The use of master curve method for statistical re-evaluation of surveillance test data for WWER-1000 reactor pressure vessels

The surveillance fracture toughness test data for WWER-1000 reactor pressure vessel materials from Ukrainian nuclear power plants were re-evaluated using the Master curve methodology. It has been shown that experimental temperature dependence of fracture toughness parameters and a scatter of K_Jc values are in a good agreement with a Master curve shape and 5 and 95% tolerance bounds for materials in unirradiated condition and after neutron irradiation up to fluence 41. 2·10²² n/m² (E > 0.5 MeV).
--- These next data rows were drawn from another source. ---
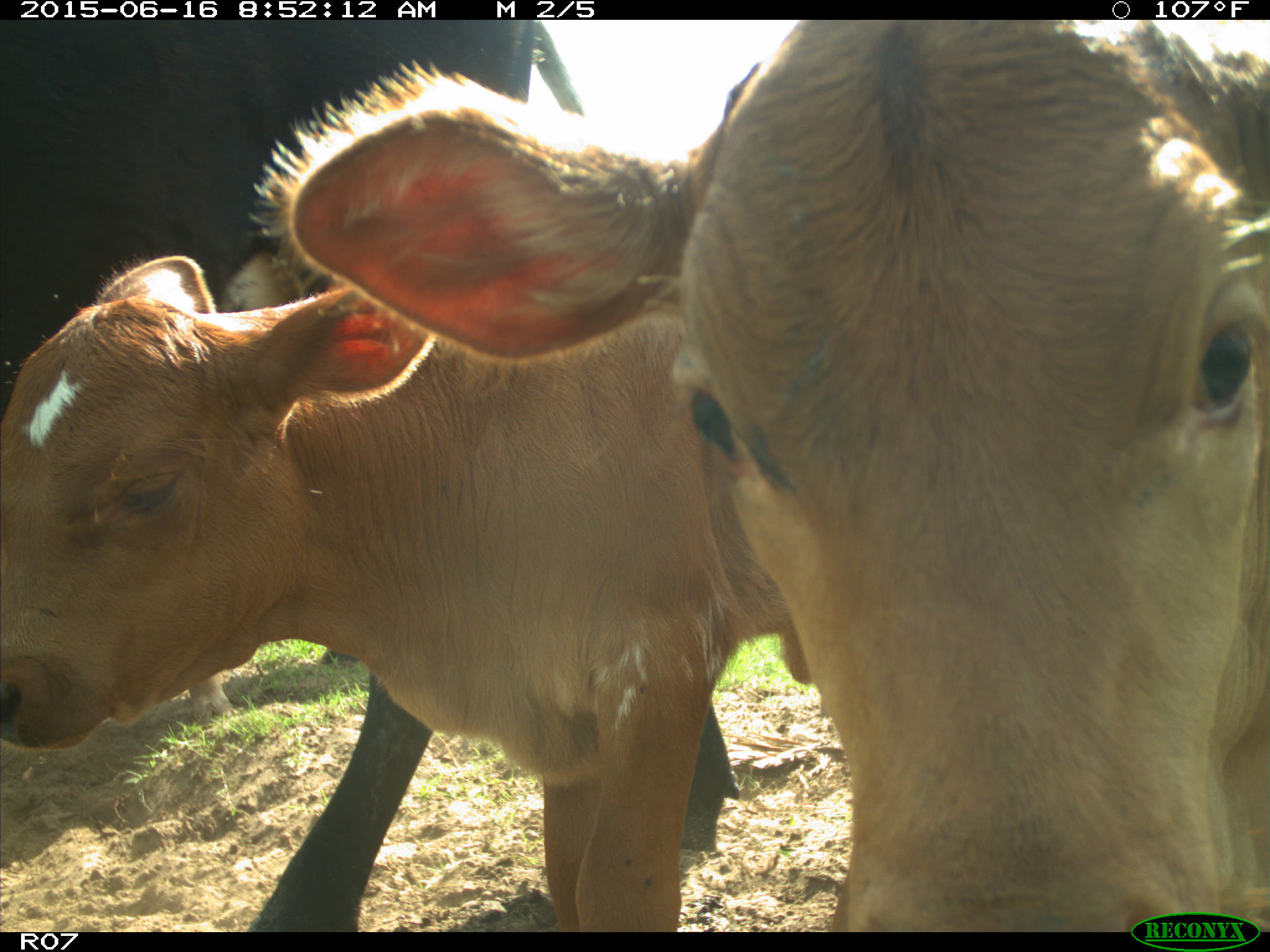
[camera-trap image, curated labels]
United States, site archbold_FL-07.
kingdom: Animalia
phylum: Chordata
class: Mammalia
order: Artiodactyla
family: Bovidae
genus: Bos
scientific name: Bos taurus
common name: domestic cow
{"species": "Bos taurus (domestic cow)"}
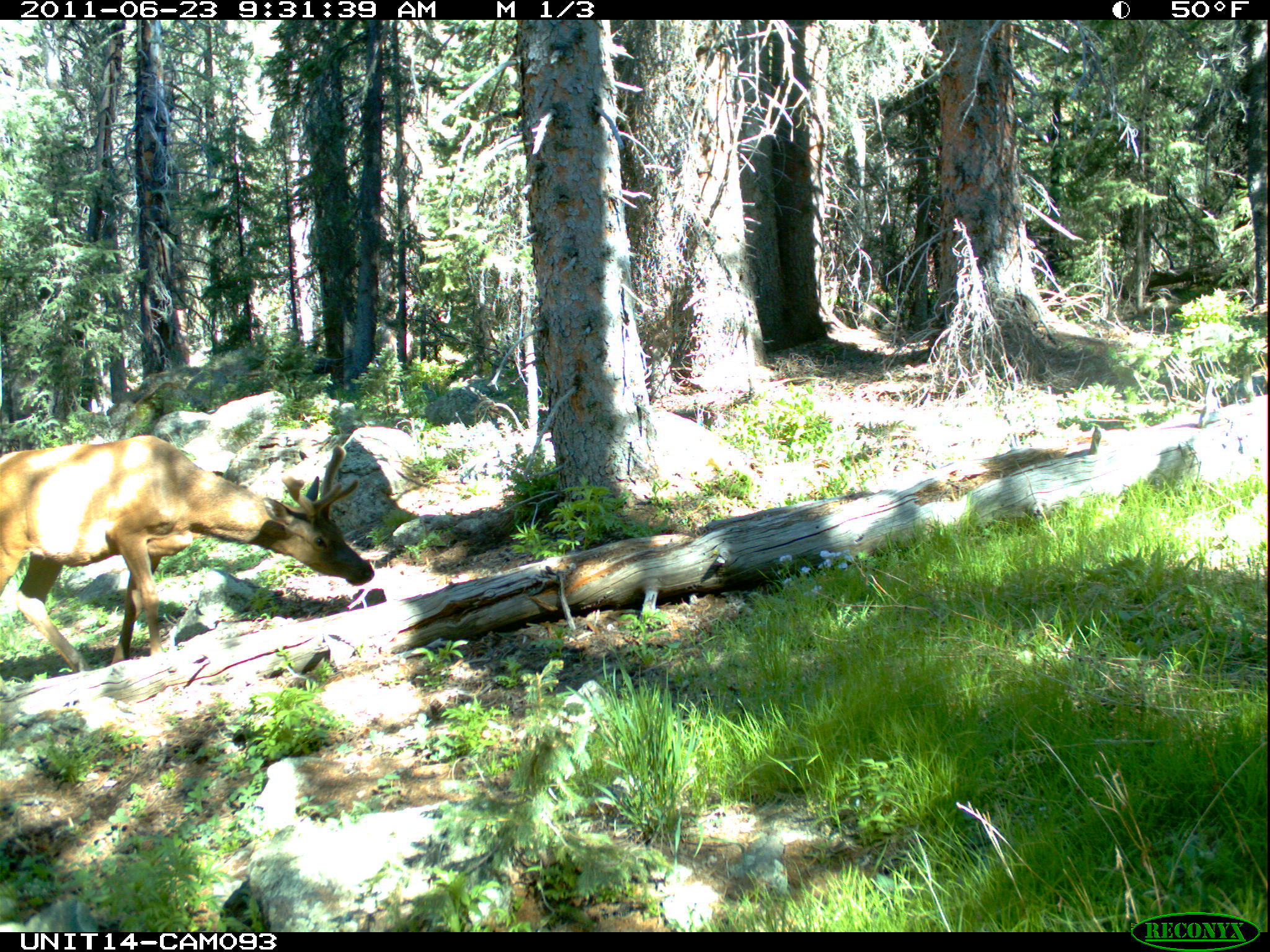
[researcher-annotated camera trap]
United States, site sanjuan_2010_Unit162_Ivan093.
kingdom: Animalia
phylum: Chordata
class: Mammalia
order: Artiodactyla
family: Cervidae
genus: Cervus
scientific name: Cervus elaphus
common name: red deer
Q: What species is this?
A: Cervus elaphus (red deer).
For the Khmelnitsky nuclear power plant unit 1 reactor pressure vessel an analysis has shown that normative approach PNAé G-7-002-86 underestimates essentially the measured fracture toughness of unirradiated weld metal. The reference temperature T₀ calculated according to the Master curve method was compared with a critical brittleness temperature T_K0 for reactor pressure vessel materials in unirradiated condition. It has been found that temperature T₀ is much lower than T_K0 . Furthermore a difference between T₀ and T_K0 values varies essentially from one material to another. A correlation between temperatures T_{28 J} defined from Charpy energy curve and T₀ values calculated from precracked Charpy specimens test was obtained. The analysis has shown that the results based on precracked Charpy specimens can provide nonconservative assessment of fracture toughness for WWER-1000 reactor pressure vessel materials.